I guess you are referring to the apparent increase of mass (or inertia) in a moving frame of reference under Einstein's theory of relativity. If so, then yes, there are standard student experiments. Details of one such can be found here:

http://physics.dickinson.edu/~dept_web/activities/papers/relativity.pdf

2007-10-15 07:52:00 · answer #1 · answered by Sangmo 5 · 1 0

Every particle accelerator in the world is engineered around special relativity. A machine that wouldn't take the increase of effective mass of particles into account simply wouldn't work at all. In linear accelerators you can see the resonators change in length along the path of the machine as the particles pick up speed and mass.

A proton cyclotron seizes to work for energies close to 1 GeV, the rest mass of the proton. Inventive people came up with a machine has specially shaped magnets and D-s to mitigate this effect and extend the machine energy:

http://ssf.ugent.be/linac/linac/tomography2.php?x=1

Looks a little bit like orange slices, doesn't it?

A microtron goes all the way and increases electron energy by a full rest mass per revolution:

http://en.wikipedia.org/wiki/Microtron
http://www.isa.au.dk/facilities/astrid/electrons/microtron.html

wouldn't work if not for the fact that Einstein got it right.

Your old color tv or CRT, by the way, was accelerating electrons to mildly relativistic speed. At 25kV acceleration voltage, the total energy of the electrons is 25keV higher than their rest mass of 511keV... a 5% difference. If you happen to be a CRT designer, you have to take this effect into account, or the tv set won't work right.

Good enough?

2007-10-15 07:57:48 · answer #2 · answered by Anonymous · 1 0

No, mass is a constant.

Weight on the other hand does increase with acceleration. since it is a measure of force that is the product of mass and acceleration.

2007-10-15 07:31:31 · answer #3 · answered by Brian K² 6 · 0 2

Yes. An electron beam with a given velociyy deflects in transverse magnetic field of given strength by an amount inversely proportional to its inertial (relativistic) mass. You can measure it that way.

+ + + + + + +

» **Questions on the material**
A - From the forum thread on relativistic mass, return everything from "wouldn't work if" down to "Good enough?".
B - Translate this sentence from the forum thread on relativistic mass into Spanish: "Every particle accelerator in the world is engineered around special relativity."

» **Stored data**
+ + + + + + +

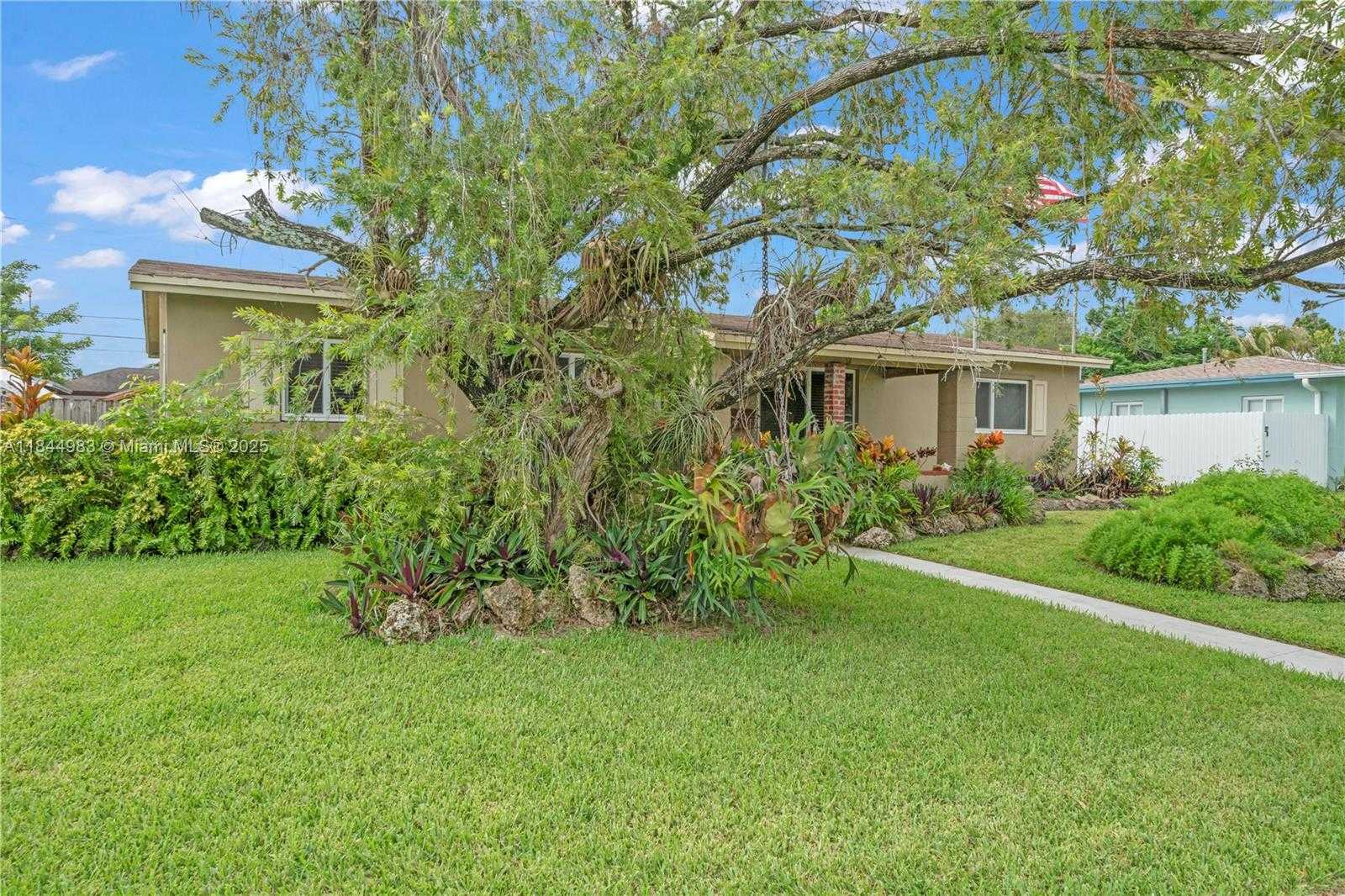 Small Image of 9880 JAMAICA DR, Cutler Bay Number 3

+ + + + + + +

» **Responses by task**
A -
wouldn't work if not for the fact that Einstein got it right.

Your old color tv or CRT, by the way, was accelerating electrons to mildly relativistic speed. At 25kV acceleration voltage, the total energy of the electrons is 25keV higher than their rest mass of 511keV... a 5% difference. If you happen to be a CRT designer, you have to take this effect into account, or the tv set won't work right.

Good enough?

B - Todos los aceleradores de partículas del mundo están diseñados en torno a la relatividad especial.